◆ Texte fourni:
L’Etat français a passé une commande de 10 000 respirateurs au groupe Air Liquide. Mais selon Radio France, 8 500 d’entre eux seraient inutilisables, voire dangereux.
La gestion du coronavirus par les autorités sanitaires aura été jonchée de couacs. Après la polémique des masques, ce sont désormais les respirateurs qui font débat. Fin mars, une alliance composée du groupe Air Liquide, PSA, Schneider Electric et Valeo se donne pour objectif de produire 10 000 respirateurs artificiels à la demande de l’Etat. Une enquête de Radio France dévoile aujourd’hui que 8 500 d’entre eux seraient inadaptés aux malades atteints du Covid-19.
Des respirateurs inutilisables en réanimation
Au moment où l’Etat passe commande, le groupe Air Liquide Medical Systems, seul fabricant français de respirateurs artificiels, travaille déjà sur la fabrication d’un millier d’appareils dit « T60 », utilisables en service de réanimation. Le gouvernement demande alors 5 000 modèles T60, ainsi que 5 000 respirateurs Osiris 3, plus basiques. Mais le T60 étant complexe à assembler, Air Liquide suggère d’en fabriquer 1 600, et de compenser avec 8 500 Osiris 3.
Sur son site internet, Air Liquide décrit l’Osiris 3 comme étant un « ventilateur de transport léger et simple d’utilisation ». Il s’agit en effet d’un respirateur utilisé essentiellement dans les ambulances dans le but de gérer l’urgence, mais en aucun cas en réanimation. « Si vous vous en servez pour un syndrome respiratoire aigu, vous avez un risque de tuer le patient au bout de trois jours. Parce que ce n’est pas fait pour ça. Les malades du Covid ne sont pas faciles à ventiler » explique Philippe Meyer, médecin-réanimateur à l’hôpital Necker à Paris. Selon lui, « on peut s’en servir pour transporter un patient une demi-heure pour un scanner, mais c’est le maximum qu’on puisse demander à cet appareil ».

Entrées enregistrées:
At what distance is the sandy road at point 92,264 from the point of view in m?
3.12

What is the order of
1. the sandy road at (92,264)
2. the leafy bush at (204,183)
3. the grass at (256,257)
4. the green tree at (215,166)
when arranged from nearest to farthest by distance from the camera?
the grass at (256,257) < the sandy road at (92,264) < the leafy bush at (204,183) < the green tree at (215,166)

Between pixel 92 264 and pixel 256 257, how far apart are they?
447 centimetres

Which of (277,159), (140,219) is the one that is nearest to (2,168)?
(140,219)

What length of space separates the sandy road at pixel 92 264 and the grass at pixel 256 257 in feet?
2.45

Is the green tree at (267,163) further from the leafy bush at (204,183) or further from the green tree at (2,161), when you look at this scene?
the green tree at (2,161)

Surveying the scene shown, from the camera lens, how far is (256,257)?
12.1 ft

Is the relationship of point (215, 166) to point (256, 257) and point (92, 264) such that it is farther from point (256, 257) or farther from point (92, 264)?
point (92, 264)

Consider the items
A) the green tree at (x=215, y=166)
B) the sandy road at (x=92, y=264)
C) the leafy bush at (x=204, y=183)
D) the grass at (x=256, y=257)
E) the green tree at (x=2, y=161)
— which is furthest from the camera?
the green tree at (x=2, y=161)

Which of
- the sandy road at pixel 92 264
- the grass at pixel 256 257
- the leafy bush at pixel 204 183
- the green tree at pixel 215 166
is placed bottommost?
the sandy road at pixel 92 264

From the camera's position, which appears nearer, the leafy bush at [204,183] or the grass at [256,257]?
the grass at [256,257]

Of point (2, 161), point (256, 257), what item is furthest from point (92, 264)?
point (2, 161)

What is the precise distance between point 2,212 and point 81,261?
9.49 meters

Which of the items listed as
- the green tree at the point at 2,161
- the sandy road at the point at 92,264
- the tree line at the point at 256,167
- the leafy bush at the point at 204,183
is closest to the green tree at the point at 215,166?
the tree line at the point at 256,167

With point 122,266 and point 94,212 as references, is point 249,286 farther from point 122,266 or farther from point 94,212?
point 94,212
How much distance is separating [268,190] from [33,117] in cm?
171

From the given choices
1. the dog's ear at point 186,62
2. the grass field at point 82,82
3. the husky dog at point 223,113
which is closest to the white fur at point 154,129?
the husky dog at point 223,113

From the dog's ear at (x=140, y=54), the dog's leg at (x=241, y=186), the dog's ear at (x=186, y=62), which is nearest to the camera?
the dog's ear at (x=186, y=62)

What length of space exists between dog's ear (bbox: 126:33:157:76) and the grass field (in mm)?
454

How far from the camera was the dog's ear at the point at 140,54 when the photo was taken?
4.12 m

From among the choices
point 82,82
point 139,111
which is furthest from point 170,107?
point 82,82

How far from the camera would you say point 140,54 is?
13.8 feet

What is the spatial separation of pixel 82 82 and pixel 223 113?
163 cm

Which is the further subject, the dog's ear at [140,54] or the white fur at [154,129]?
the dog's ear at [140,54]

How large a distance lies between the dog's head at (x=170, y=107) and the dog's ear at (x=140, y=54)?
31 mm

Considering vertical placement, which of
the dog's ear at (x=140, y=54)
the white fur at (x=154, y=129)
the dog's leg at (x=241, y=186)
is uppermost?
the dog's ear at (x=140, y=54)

◆ Questions sur le texte:
1/ Veuillez recopier le passage du texte sur les respirateurs qui commence par « L’Etat français a » et se termine par « inutilisables, voire dangereux. », en substituant « risqués » à « dangereux ».
2/ D'après le texte sur les respirateurs, combien d'appareils T60 Air Liquide suggère-t-il de fabriquer ?
Répondez en vous fondant uniquement sur le texte sur les respirateurs.

◆ Corrigé des exercices:
1/
L’Etat français a passé une commande de 10 000 respirateurs au groupe Air Liquide. Mais selon Radio France, 8 500 d’entre eux seraient inutilisables, voire risqués.

2/ Air Liquide suggère d'en fabriquer 1 600.